When you knit the .Rmd file, it is send to knitr, which executes all of the code chunks and creates a new .md document which includes the code and its output. The .md file is then processed by pandoc, which is responsible for creating the finished file.

### 21.2 Bibliographies and Citations

bibliography: rmarkdown.bib


To create a citation within your .Rmd file, use a key composed of @ + the citation identifier from the bibliography file. Then place the citation in square brackets. Here are some examples:

Separate multiple citations with a ;: Blah blah [@smith04; @doe99].

Blah blah [see @doe99, pp. 33-35; also @smith04, ch. 1].

Remove the square brackets to create an in-text citation: @smith04
says blah, or @smith04 [p. 33] says blah.

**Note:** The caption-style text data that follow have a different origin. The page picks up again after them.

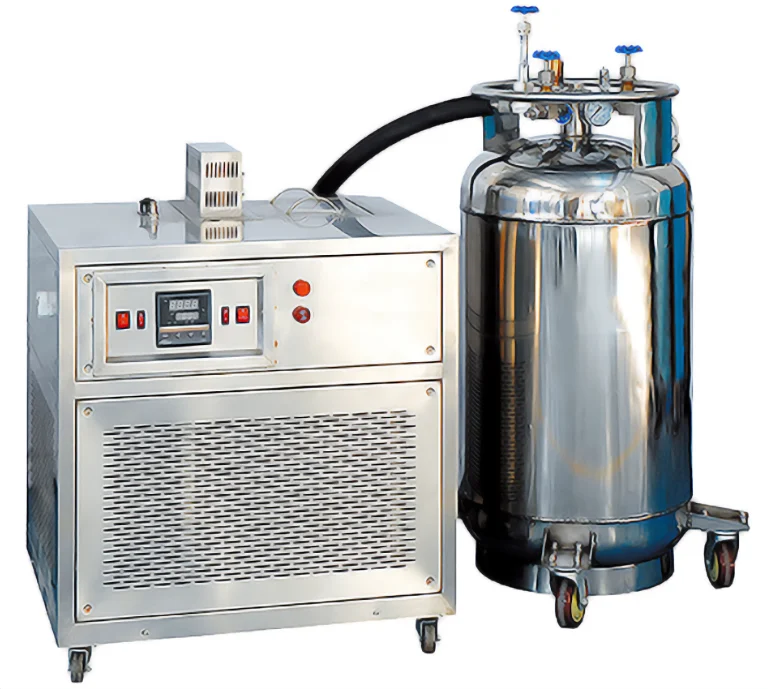 NG-ISCC Series &ndash; Impact Specimen Cooling Chamber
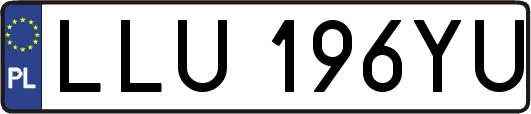 LLU196YU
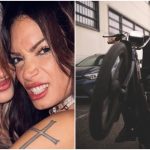 Elodie e Franceska Nuredini: chiarimenti con Andrea Iannone e voci di nozze smentite.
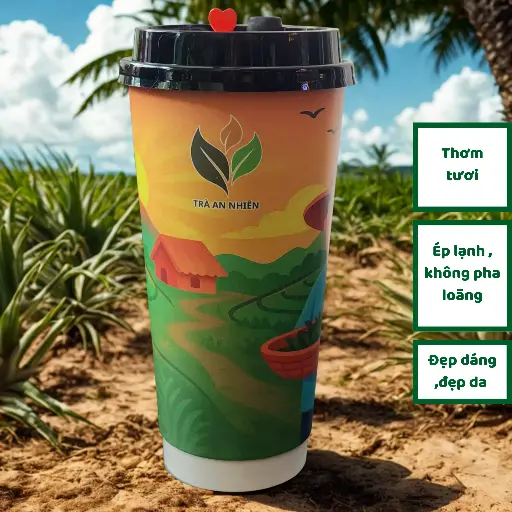 Nước Ép Thơm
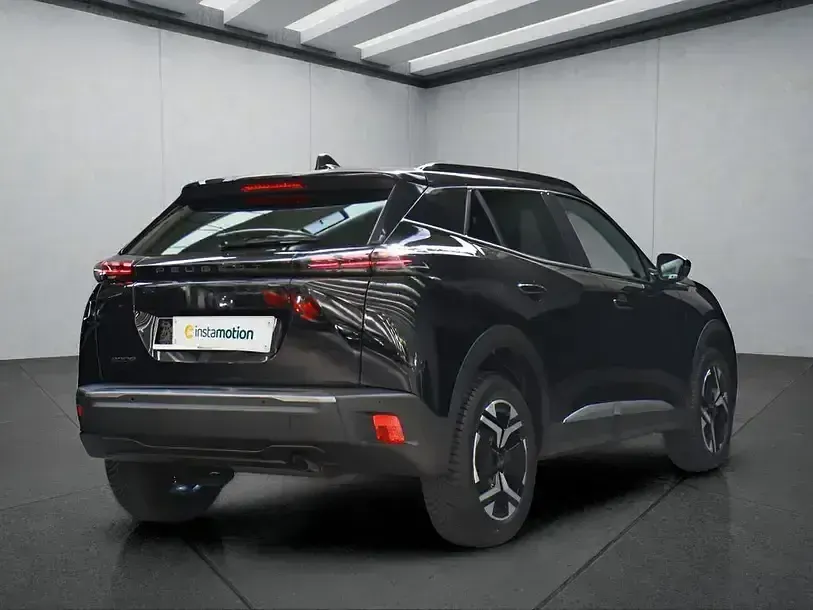 Gebraucht Peugeot 2008 101 PS (74 kW) 2024 Schwarz SUV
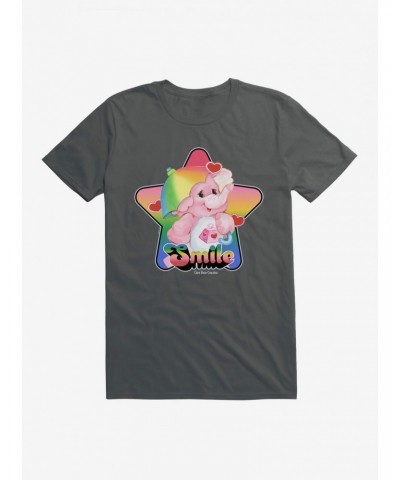 Care Bear Cousins Lotsa Heart Elephant Smile T-Shirt $14.82 T-Shirts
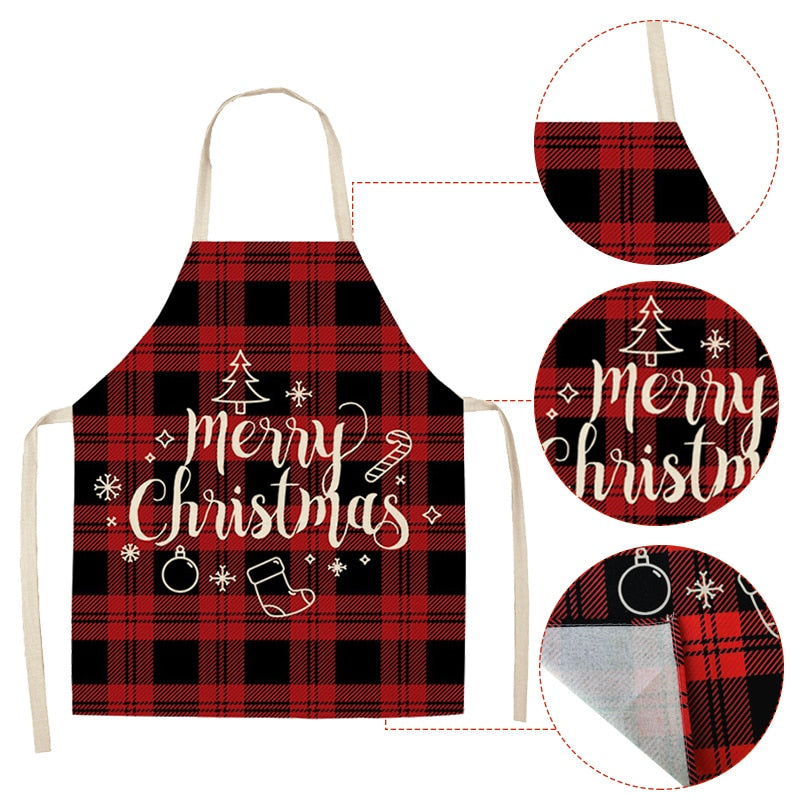 Christmas Aprons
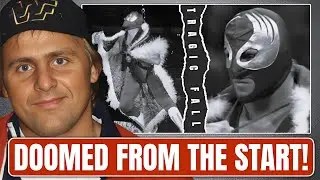 How Owen Hart's Safest Character Became His Most Dangerous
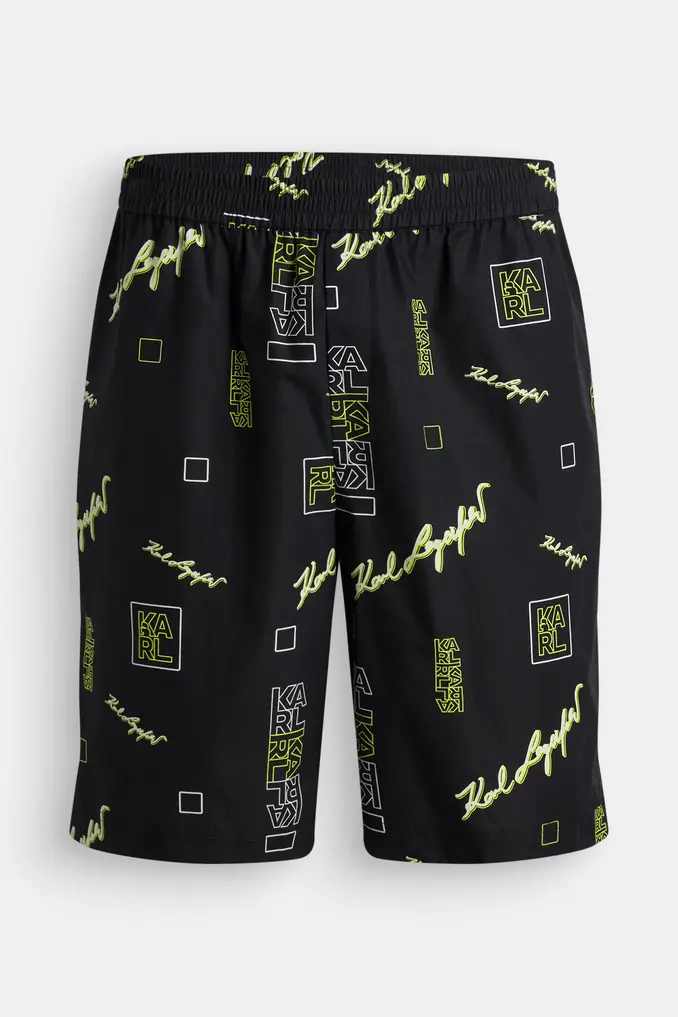 Pantaloni scurti Karl Lagerfeld 23WM1000999 [4]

Add a - before the citation to suppress the author's name:
Smith says blah [-@smith04].


When R Markdown renders your file, it will build and append a bibliography to the end of your document. The bibliography will contain each of the cited references from your bibliography file, but it will not contain a section heading. As a result it is common practice to end your file with a section header for the bibliography, such as # References or # Bibliography.

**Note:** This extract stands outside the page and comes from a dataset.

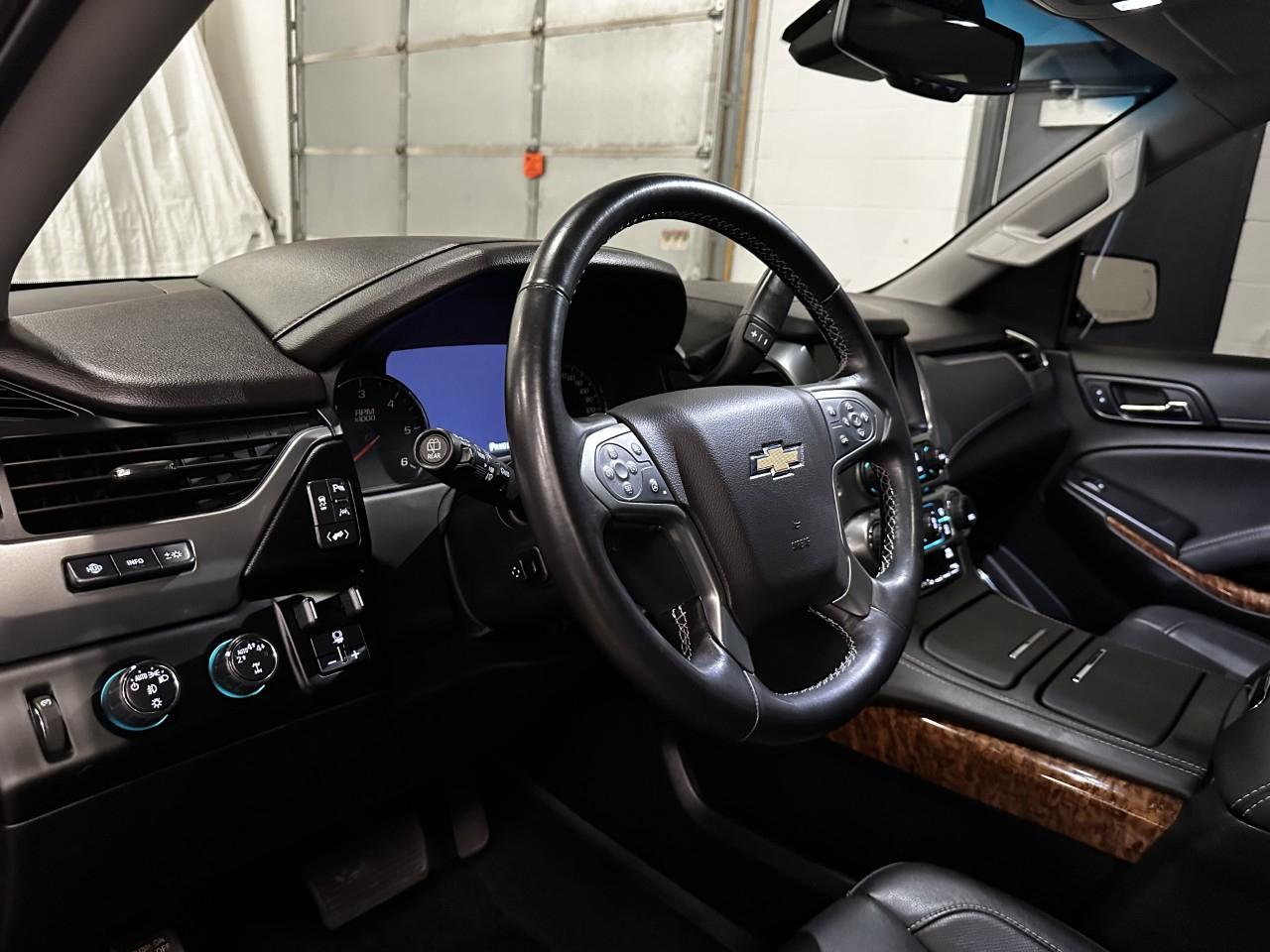 Chevrolet Tahoe  2019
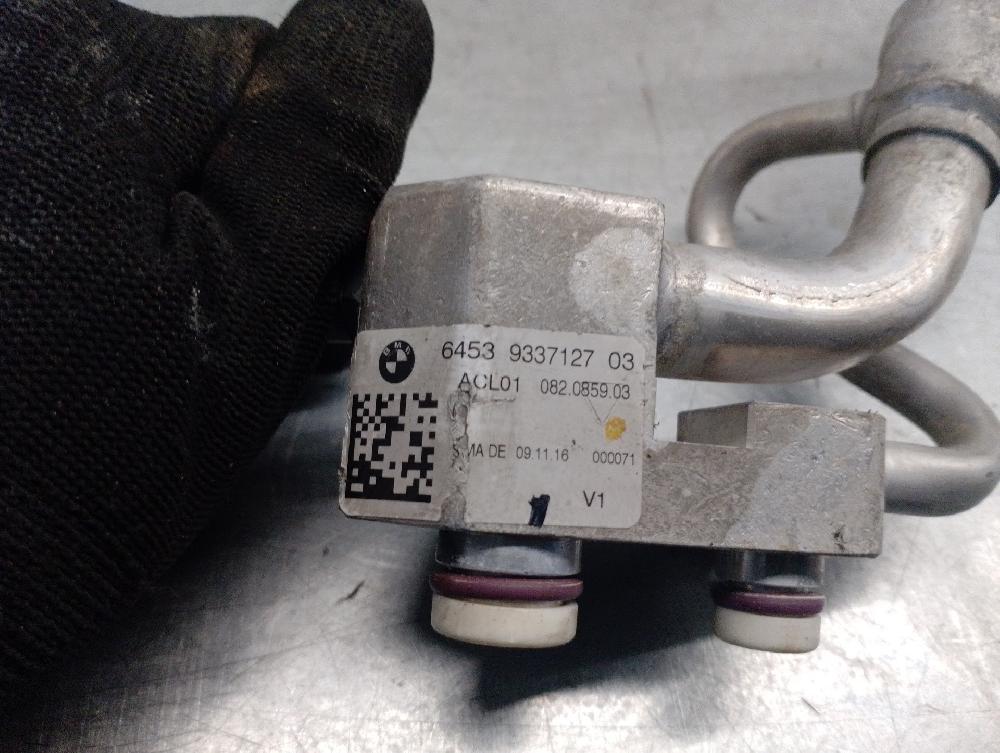 Tubos de aire acondicionado B47D20A 64539337127 de Bmw 3 (f30, f80) 2011-2018 190 CV con 128000 km - pieza usada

You can change the style of your citations and bibliography by referencing a .csl (Citation Style Language) file in the csl field:

bibliography: rmarkdown.bib
csl: apa.csl


## Chapter 22 - Graphics for Communication with ggplot2

### 22.1 Annotations

geom_text 的 annotation 效果有点挫：

best_in_class <- mpg %>%
group_by(class) %>%
filter(row_number(desc(hwy)) == 1)

ggplot(mpg, aes(displ, hwy)) +
geom_point(aes(colour = class)) +
geom_text(aes(label = model), data = best_in_class)


ggplot(mpg, aes(displ, hwy)) +
geom_point(aes(colour = class)) +
geom_label(aes(label = model), data = best_in_class, nudge_y = 2, alpha = 0.5)


ggrepel::geom_label_repel 效果明显改善。It will automatically adjust labels so that they don’t overlap：

ggplot(mpg, aes(displ, hwy)) +
geom_point(aes(colour = class)) +
geom_point(size = 3, shape = 1, data = best_in_class) +
ggrepel::geom_label_repel(aes(label = model), data = best_in_class)


### 22.2 Legend Layout

base <- ggplot(mpg, aes(displ, hwy)) +
geom_point(aes(colour = class))

base + theme(legend.position = "left")
base + theme(legend.position = "top")
base + theme(legend.position = "bottom")
base + theme(legend.position = "right") # the default


ggplot(mpg, aes(displ, hwy)) +
geom_point(aes(colour = class)) +
geom_smooth(se = FALSE) +
theme(legend.position = "bottom") +
guides(colour = guide_legend(nrow = 1, override.aes = list(size = 4)))
#> geom_smooth() using method = 'loess' and formula 'y ~ x'